I completed my American Horror Story: Murder House viewing
in the wee hours of the morning after watching it for about two days. I will confess, I had tried to watch it twice
before when it was on FX. Once was on the day it actually started and the other
when it was in reruns last year during Coven-time. However, both times it
failed to hold my interest past the first little while. Mostly it was the
less-than-stellar acting.
Several good horror writing pals told me that I’d like
Murder House if I’d just get into it. And they were right. I like it very much.
It was way better to watch it binge-viewing. And as a Rosemary’s Baby fan, I
loved that part of it.
My first gut instinct comment is that Evan Peters has
evolved and matured amazingly as an actor over the seasons. His work in Murder
House is acceptable, he didn’t really have to do much as hunky horny FrankenTeen in
Coven but as Jimmy the Lobster Boy in FreakShow, he deserves awards. I can’t
wait to see him in Asylum which I’m starting tonight.
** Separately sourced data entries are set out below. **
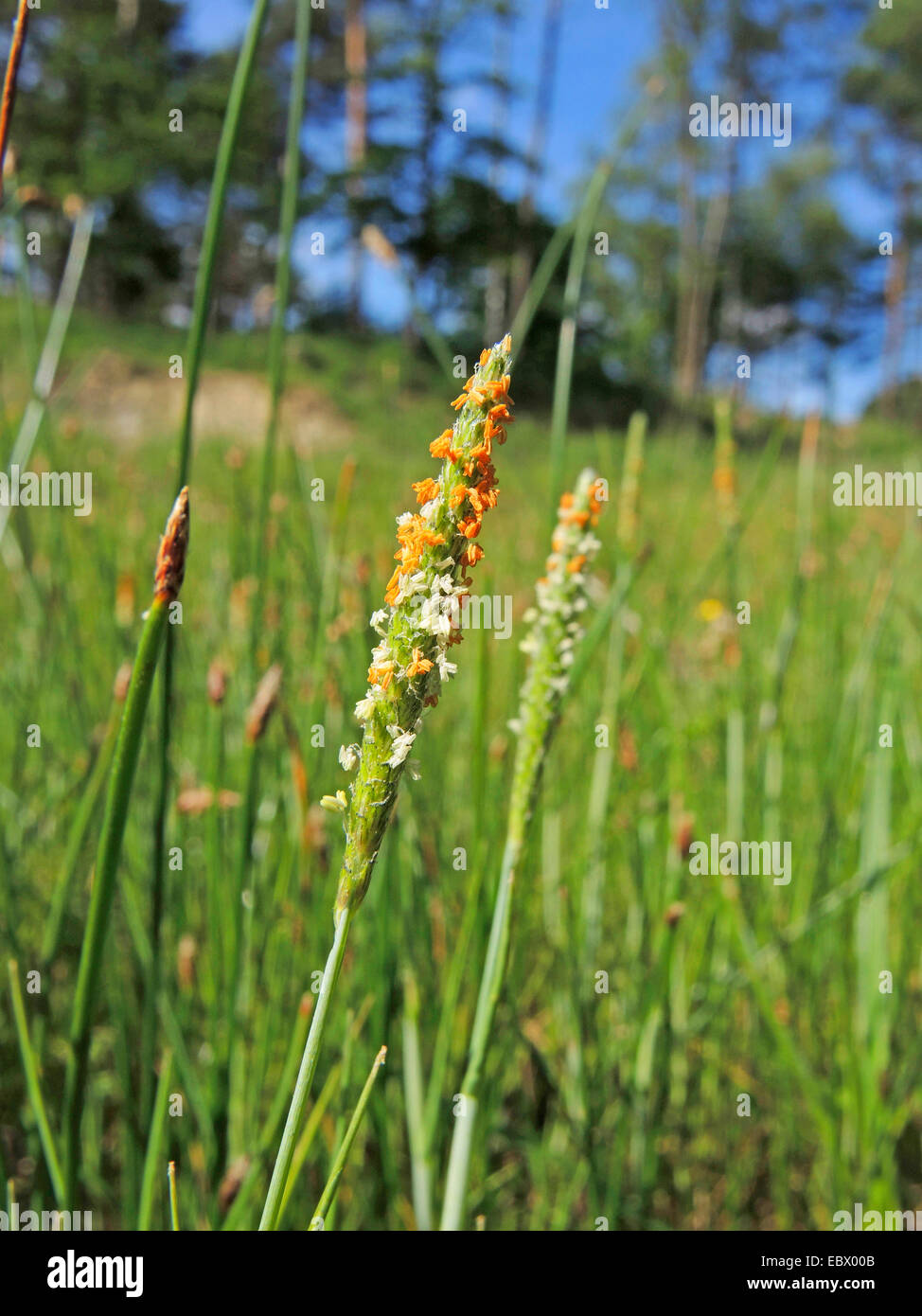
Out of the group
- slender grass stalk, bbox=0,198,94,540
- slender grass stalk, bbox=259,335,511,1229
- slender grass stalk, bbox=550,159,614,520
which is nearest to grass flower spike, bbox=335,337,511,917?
slender grass stalk, bbox=259,335,511,1229

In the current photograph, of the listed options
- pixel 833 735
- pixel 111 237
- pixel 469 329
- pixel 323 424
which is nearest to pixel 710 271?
pixel 469 329

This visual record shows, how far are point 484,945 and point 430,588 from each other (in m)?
0.38

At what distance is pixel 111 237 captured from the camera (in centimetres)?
1263

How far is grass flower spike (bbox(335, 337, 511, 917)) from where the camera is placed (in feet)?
0.78

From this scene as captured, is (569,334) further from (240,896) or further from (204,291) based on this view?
(240,896)

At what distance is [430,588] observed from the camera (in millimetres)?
243

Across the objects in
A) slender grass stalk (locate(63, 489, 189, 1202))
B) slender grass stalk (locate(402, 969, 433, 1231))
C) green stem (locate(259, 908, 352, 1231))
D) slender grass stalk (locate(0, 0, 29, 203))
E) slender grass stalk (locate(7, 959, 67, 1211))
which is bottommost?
slender grass stalk (locate(402, 969, 433, 1231))

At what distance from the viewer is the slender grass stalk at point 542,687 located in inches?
14.3

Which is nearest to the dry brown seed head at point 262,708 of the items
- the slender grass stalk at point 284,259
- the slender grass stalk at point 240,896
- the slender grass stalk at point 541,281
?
the slender grass stalk at point 240,896

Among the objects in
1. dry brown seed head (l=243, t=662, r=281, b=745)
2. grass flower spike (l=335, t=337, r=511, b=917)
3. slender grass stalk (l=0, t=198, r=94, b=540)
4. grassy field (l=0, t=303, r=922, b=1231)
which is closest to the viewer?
grass flower spike (l=335, t=337, r=511, b=917)

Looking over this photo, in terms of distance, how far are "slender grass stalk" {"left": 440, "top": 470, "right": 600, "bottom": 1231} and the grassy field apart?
80mm

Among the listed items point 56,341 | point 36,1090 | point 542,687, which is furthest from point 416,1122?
point 56,341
It was fun to watch Murder House after seeing Coven and
FreakShow first. There are some little bits that tie the series together that
are fun to spot. It’s also fun to see all the tropes and homages to other
horror stories (hence the title of the series); some obvious, some not so much.
The first real line of dialogue in Episode One, Season One
of American Horror Story is: “Hey, Freak!” If you’ve been watching FreakShow, you know
that freak is the operative word, especially with Jimmy yelling, “We’re not
freaks,” a thousand times an episode.
Rosemary’s Baby is hugely spotlighted with Jessica Lange as
a Ruth Gordon-type character. There are way too many Rosemary’s Baby references
to get into. However, I loved the eating of the raw brains as one of my
favourite scenes in RB is when Mia Farrow as Rosemary is chomping on raw liver.
I’ve had those cravings myself when pregnant (craving raw steak, not brains) so
it’s always fun to see a pregnant lady with extreme iron-deficiency cravings.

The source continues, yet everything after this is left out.